## What you should do
Express everything below, from the line containing "Out of the items" down to the last line of the entries, as a JSON list of strings with one string per line and blank lines omitted.
═══ Data shown ═══
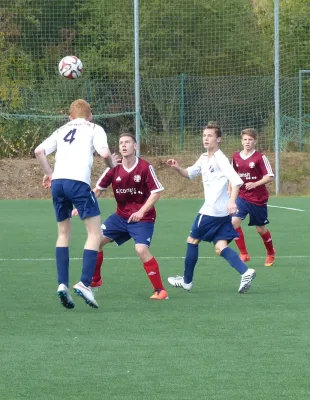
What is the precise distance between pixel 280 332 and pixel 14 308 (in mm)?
2166

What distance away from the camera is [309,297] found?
8312 mm

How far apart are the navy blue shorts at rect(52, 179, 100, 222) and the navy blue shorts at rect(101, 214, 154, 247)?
1.95 ft

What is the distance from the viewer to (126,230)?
8.56m

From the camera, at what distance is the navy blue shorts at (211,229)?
884 cm

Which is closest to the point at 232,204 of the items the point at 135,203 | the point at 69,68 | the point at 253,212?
the point at 135,203

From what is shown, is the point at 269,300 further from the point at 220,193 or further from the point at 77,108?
the point at 77,108

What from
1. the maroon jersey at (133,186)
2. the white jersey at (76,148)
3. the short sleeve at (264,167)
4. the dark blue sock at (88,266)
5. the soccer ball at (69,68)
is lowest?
the dark blue sock at (88,266)

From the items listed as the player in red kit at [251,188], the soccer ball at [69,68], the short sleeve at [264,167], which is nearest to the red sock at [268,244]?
the player in red kit at [251,188]

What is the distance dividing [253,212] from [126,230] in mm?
3160

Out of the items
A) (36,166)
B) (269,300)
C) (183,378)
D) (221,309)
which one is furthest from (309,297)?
(36,166)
═══
## Problem solution
[
  "Out of the items",
  "A) (36,166)",
  "B) (269,300)",
  "C) (183,378)",
  "D) (221,309)",
  "which one is furthest from (309,297)?",
  "(36,166)"
]